**Data extract**:
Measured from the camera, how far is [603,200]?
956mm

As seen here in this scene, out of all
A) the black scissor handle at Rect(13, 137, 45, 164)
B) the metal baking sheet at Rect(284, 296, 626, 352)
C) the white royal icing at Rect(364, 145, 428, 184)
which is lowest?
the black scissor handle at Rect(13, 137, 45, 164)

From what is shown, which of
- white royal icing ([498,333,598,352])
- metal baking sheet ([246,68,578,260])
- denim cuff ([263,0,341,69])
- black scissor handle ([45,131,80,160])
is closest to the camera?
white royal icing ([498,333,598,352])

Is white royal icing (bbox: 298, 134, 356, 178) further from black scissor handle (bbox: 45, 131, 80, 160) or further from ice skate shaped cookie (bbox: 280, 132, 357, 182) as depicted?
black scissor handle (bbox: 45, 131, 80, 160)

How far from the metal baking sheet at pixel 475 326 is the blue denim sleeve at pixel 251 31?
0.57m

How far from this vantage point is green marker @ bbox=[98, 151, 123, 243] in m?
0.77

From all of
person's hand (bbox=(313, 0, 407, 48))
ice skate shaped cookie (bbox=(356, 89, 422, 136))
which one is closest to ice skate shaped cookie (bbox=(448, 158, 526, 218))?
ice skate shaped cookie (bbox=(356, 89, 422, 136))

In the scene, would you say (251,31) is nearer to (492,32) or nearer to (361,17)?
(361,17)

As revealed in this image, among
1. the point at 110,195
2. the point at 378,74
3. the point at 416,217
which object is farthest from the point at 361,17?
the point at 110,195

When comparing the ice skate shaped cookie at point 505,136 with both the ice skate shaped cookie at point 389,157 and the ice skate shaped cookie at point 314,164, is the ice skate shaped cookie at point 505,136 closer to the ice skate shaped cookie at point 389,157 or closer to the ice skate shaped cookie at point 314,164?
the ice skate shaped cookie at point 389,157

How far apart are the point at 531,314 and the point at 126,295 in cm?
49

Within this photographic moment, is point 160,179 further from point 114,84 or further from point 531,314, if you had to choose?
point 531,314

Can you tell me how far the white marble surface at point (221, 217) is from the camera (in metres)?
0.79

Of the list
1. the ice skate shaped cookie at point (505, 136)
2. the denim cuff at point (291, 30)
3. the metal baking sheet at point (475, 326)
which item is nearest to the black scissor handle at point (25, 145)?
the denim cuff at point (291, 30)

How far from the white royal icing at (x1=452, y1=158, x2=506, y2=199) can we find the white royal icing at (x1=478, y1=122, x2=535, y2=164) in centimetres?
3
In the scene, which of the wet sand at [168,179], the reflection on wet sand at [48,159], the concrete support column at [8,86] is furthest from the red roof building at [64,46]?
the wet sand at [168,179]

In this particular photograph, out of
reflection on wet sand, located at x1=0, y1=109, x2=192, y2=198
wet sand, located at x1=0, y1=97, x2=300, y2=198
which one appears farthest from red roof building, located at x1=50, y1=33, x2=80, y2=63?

**Your goal**:
Would you restate each of the entries word for word?

**Finished exercise**:
Measured from the camera, how far is [603,200]?
956mm

As seen here in this scene, out of all
A) the black scissor handle at Rect(13, 137, 45, 164)
B) the metal baking sheet at Rect(284, 296, 626, 352)
C) the white royal icing at Rect(364, 145, 428, 184)
which is lowest?
the black scissor handle at Rect(13, 137, 45, 164)

From what is shown, which of
- white royal icing ([498,333,598,352])
- metal baking sheet ([246,68,578,260])
- denim cuff ([263,0,341,69])
- black scissor handle ([45,131,80,160])
is closest to the camera?
white royal icing ([498,333,598,352])

Is white royal icing (bbox: 298, 134, 356, 178) further from black scissor handle (bbox: 45, 131, 80, 160) or further from ice skate shaped cookie (bbox: 280, 132, 357, 182) as depicted?
black scissor handle (bbox: 45, 131, 80, 160)

How far from the metal baking sheet at pixel 475 326 is the blue denim sleeve at pixel 251 31?
0.57m

How far from this vantage point is green marker @ bbox=[98, 151, 123, 243] in m?
0.77

From all of
person's hand (bbox=(313, 0, 407, 48))
ice skate shaped cookie (bbox=(356, 89, 422, 136))
which one is closest to ice skate shaped cookie (bbox=(448, 158, 526, 218))?
ice skate shaped cookie (bbox=(356, 89, 422, 136))

In the scene, would you say (251,31) is nearer to (492,32) or nearer to (361,17)?
(361,17)

As revealed in this image, among
1. the point at 110,195
2. the point at 378,74
3. the point at 416,217
which object is farthest from the point at 361,17?
the point at 110,195

When comparing the ice skate shaped cookie at point 505,136 with both the ice skate shaped cookie at point 389,157 and the ice skate shaped cookie at point 314,164, is the ice skate shaped cookie at point 505,136 closer to the ice skate shaped cookie at point 389,157 or closer to the ice skate shaped cookie at point 314,164?
the ice skate shaped cookie at point 389,157

How far apart are the point at 531,314 and the point at 126,295 in cm?
49

Within this photographic moment, is point 160,179 further from point 114,84 or further from point 531,314, if you had to choose?
point 531,314

Can you tell me how far the white marble surface at point (221, 217) is from the camera (in metres)?
0.79

Of the list
1. the ice skate shaped cookie at point (505, 136)
2. the denim cuff at point (291, 30)
3. the metal baking sheet at point (475, 326)
which item is nearest to the black scissor handle at point (25, 145)?
the denim cuff at point (291, 30)

How far from the white royal icing at (x1=452, y1=158, x2=506, y2=199) can we find the white royal icing at (x1=478, y1=122, x2=535, y2=164) in centimetres?
3
In the scene, which of the wet sand at [168,179], the reflection on wet sand at [48,159], the concrete support column at [8,86] is furthest from the red roof building at [64,46]?
the wet sand at [168,179]

In this particular photograph, out of
reflection on wet sand, located at x1=0, y1=109, x2=192, y2=198
wet sand, located at x1=0, y1=97, x2=300, y2=198
which one appears farthest from red roof building, located at x1=50, y1=33, x2=80, y2=63?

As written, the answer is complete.